На развороте на улице Королевы Ядвиги стояли автобусы. Один представлял собой сожженный скелет. Остальные, похоже, были на ходу. Вечная пластмассовая будка, на которой было написано ХОТ-ДОГИ ЗАПЕКАНКИ КЕБАБ КУРЯТИНА КАРТОФЕЛЬ-ФРИ, попросту расплавилась, разлившись по тротуару. От киоска Руха осталась лишь подставка из старой тротуарной плитки и разбросанные на большой площади газеты, банки, сигаретные пачки и вся та мелочевка, которая занимала полки в киоске; сам же киоск попросту смело.

Ты вошел на лестничную клетку своего подъезда. Там было полно дыма.

Первый этаж, справа — Смолярские, напротив них — Пекуты. Пекуте вы как-то раз подложили «конфетку» — завернули в газету собранные с газонов собачьи какашки, подожгли, кинули на резиновый коврик и позвонили в дверь. Пекута открыл, почувствовал дым, глянул вниз, на горящую газету, и начал ее гасить ногой в шлепанце, и на него, словно из пирожка, брызнуло горячим, чуть ли не кипящим дерьмом.

И первые, и вторые двери были открыты. А ты не знал, были здесь спасатели или нет.

— Пан Смолярский! — крикнул ты в черную пустоту. — Пани Смолярская!
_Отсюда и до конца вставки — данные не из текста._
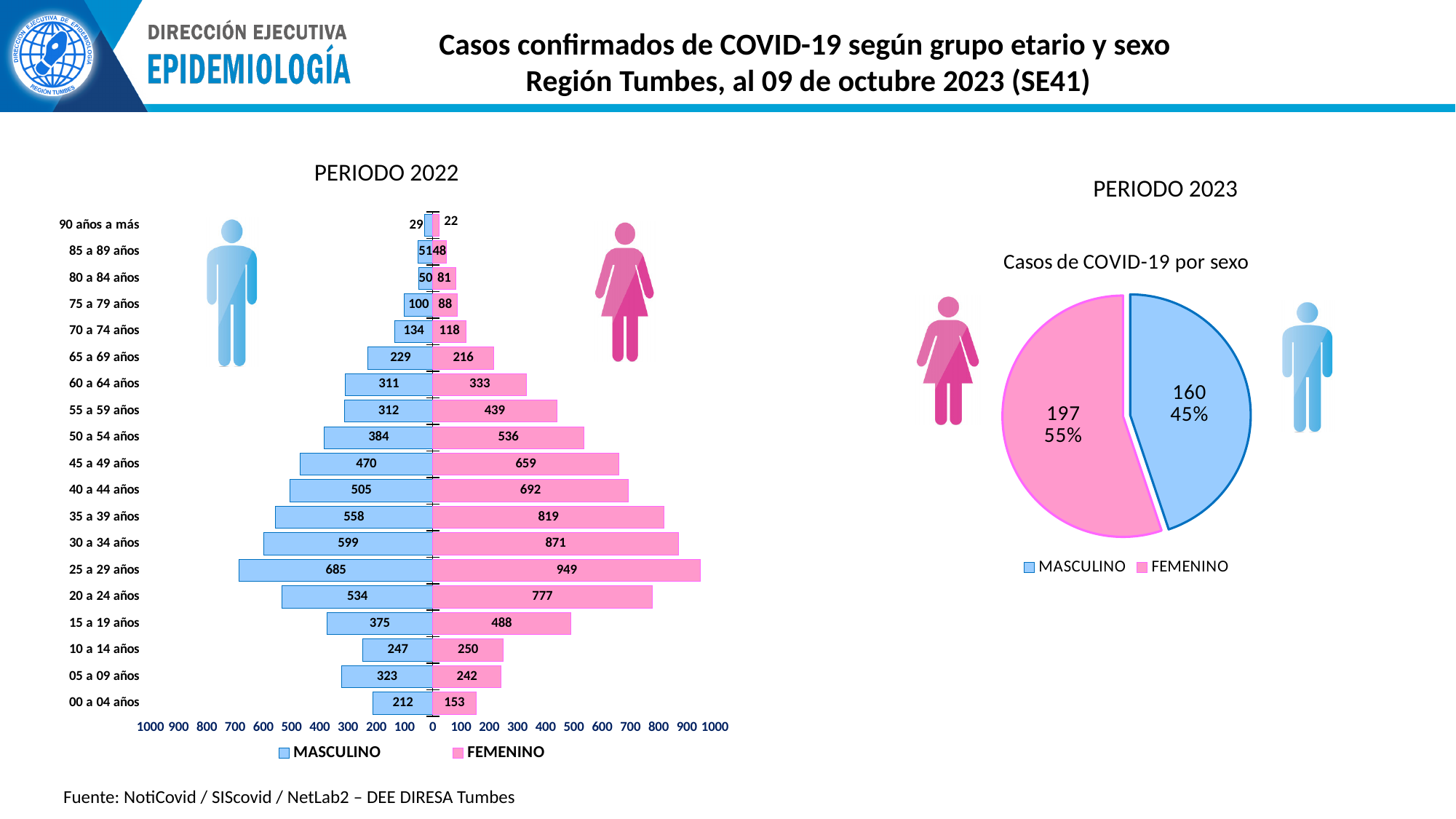
In the PERIODO 2022 chart, what is the FEMENINO value for the 30 a 34 años group? 871 In the PERIODO 2022 chart, which age group has the lowest FEMENINO value? 90 años a más In the PERIODO 2023 pie chart, what share of cases is MASCULINO? 45% In the PERIODO 2022 chart, which is larger for the 05 a 09 años group, MASCULINO or FEMENINO? MASCULINO What is the title of the pie chart on the right of the slide? Casos de COVID-19 por sexo How many series does the legend of the PERIODO 2022 chart list? 2 In the PERIODO 2022 chart, what is the difference between the FEMENINO and MASCULINO values for the 25 a 29 años group? 264 In the PERIODO 2022 chart, what is the MASCULINO value for the 25 a 29 años group? 685 What kind of chart is the PERIODO 2022 chart? Bar chart In the PERIODO 2022 chart, which age group has the highest FEMENINO value? 25 a 29 años How many age groups are shown in the PERIODO 2022 chart? 19 In the PERIODO 2023 pie chart, what is the value for FEMENINO? 197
Ни звука. Ты вошел в квартиру. Деревянные панели, шкафчик для обуви, куртки в прихожей, в меньшей комнате — компьютер сына; в большой комнате на полках Потоп, Пан Тадеуш, Богуслав Волощанский[249]. Большой и плоский телевизор, совршенно не соответствующий своим дизайном этой мебели перелома ПНР и девяностых годов.

У Пекут никого не было. Второй этаж: у Котысов и Марчаков тоже никого. На третьем: у Яблонских и Крживицких — пустота. Ты ходил и выкрикивал фамилии своих соседей. На четвертом, у соседей напротив, Карасевых, обнаружил труп. То была пани Карасева. Здесь были видны следы гашения. Скорее всего, пожаарники пришли сюда, нашли ее мертвой, посчитали, что ничего уже сделать нельзя, и пошли дальше. Карасева не стояла в очереди в овощном магазине, между фасолью в бумажных пакетах и бочкой с квашенной капустой, не стояла она и в очереди на почте, не ожидала автобуса на конечной петле на Королевы Ядвиги, а только лежала на собственном ковре, надпаленная, убитая войной.